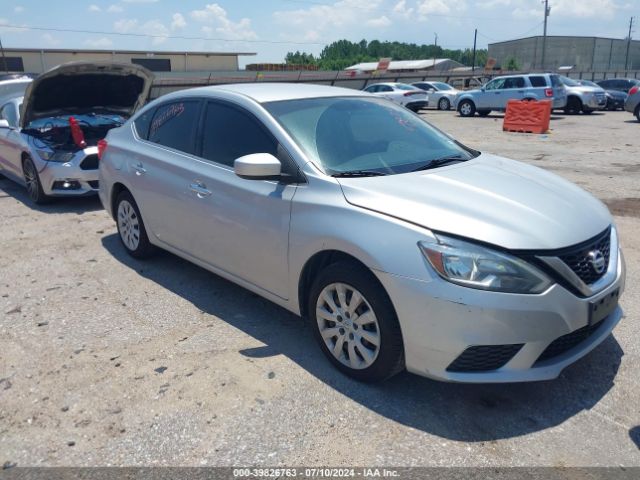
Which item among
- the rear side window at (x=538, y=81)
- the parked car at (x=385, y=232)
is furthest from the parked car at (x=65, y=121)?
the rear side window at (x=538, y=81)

──────────────────────────────

Rewrite the listing above with "furthest" changed to "most distant" and everything else kept the same. Leave the picture out of your answer.

• _WORKED ANSWER_
Which item among
- the rear side window at (x=538, y=81)
- the parked car at (x=385, y=232)
is most distant from the parked car at (x=65, y=121)?
the rear side window at (x=538, y=81)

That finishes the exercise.